急に黙り込んだ雪を見て、亮は首を傾げた。差し当たって思い当たる理由を口にしてみる。
「どうした?もしかしてお前の彼氏と喧嘩したから怒ってんのか?」
「あ‥そうじゃなくて‥」「それでなくても蓮から文句ー‥」

その時だった。

遠方に見えたのだ。見覚えのある二人組が。
バッ!!

亮は動いた。考えるより早く。
雪を連れて、建物の陰に隠れる。

当然雪はわけが分からない。

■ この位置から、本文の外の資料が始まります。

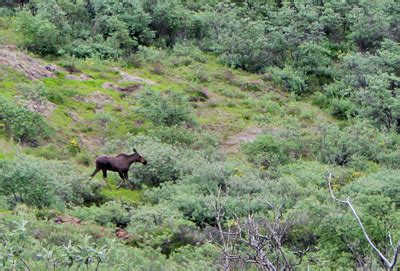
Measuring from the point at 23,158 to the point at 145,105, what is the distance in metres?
9.42

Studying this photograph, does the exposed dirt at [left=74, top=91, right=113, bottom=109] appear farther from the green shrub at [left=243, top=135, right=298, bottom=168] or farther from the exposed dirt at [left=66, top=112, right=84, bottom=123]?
the green shrub at [left=243, top=135, right=298, bottom=168]

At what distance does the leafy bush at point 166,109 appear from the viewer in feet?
81.9

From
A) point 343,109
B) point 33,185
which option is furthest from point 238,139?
point 33,185

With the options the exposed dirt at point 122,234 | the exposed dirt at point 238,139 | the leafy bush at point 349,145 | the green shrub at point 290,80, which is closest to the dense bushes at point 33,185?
the exposed dirt at point 122,234

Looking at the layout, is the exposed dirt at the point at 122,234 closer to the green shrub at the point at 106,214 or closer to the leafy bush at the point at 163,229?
the leafy bush at the point at 163,229

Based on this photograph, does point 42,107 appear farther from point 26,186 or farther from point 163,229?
point 163,229

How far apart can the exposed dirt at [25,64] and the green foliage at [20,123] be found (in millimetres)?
4780

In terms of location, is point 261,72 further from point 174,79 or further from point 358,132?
point 358,132

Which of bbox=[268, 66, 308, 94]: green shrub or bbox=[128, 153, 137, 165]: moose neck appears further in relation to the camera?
bbox=[268, 66, 308, 94]: green shrub

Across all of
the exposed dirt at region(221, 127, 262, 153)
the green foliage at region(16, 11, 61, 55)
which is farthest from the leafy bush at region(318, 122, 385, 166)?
the green foliage at region(16, 11, 61, 55)

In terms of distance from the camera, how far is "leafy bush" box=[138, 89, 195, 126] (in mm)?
24953

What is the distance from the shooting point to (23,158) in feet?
54.7

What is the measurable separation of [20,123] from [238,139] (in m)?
8.18

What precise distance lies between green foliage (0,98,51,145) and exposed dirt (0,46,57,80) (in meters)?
4.78
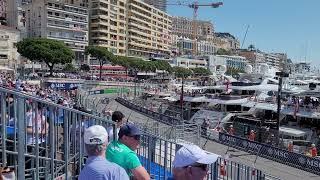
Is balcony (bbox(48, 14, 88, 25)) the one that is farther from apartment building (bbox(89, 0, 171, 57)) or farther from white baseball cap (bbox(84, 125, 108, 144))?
white baseball cap (bbox(84, 125, 108, 144))

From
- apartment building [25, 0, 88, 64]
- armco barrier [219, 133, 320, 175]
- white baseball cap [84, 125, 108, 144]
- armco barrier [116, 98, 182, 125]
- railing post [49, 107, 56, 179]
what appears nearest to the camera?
white baseball cap [84, 125, 108, 144]

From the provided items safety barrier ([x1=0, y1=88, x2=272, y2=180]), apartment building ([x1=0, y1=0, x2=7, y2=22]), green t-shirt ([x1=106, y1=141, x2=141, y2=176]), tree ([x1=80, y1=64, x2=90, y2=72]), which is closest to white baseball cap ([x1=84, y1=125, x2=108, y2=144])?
green t-shirt ([x1=106, y1=141, x2=141, y2=176])

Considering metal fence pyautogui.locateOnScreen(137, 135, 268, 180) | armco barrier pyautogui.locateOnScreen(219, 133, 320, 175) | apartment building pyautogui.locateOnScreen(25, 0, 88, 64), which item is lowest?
armco barrier pyautogui.locateOnScreen(219, 133, 320, 175)

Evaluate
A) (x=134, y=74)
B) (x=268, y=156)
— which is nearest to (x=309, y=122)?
(x=268, y=156)

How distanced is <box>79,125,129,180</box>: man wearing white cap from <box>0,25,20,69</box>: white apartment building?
81452mm

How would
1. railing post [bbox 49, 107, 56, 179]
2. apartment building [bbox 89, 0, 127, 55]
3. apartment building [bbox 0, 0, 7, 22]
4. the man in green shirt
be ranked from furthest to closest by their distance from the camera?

青い顔をして動揺する。
「ナッ‥ナッ‥なにっ‥」

今にも叫び出しそうな雪に、亮は咄嗟に手を伸ばした。
彼女の唇に、彼の大きな手が触れる。

静かに、静かに、ひたすら静かに。
建物の陰に、ひっそりと二人は息を潜める。

しかし雪は強制的に黙らされていた。息が出来ない程強い力で押さえられている。
何度もタップするも、亮の手はびくともしない。
「うっ‥うっ‥」

亮は彼女の口を押さえたまま、ゆっくりと振り返った。


構内の広い道の方に、彼らは居た。何かを話しながら、亮を探している。
そして吉川社長が、自分の居る方を振り返った。

ドクン、ドクン、ドクン、ドクン。
心臓が跳ね、全身に汗が噴き出る。亮は息を殺した。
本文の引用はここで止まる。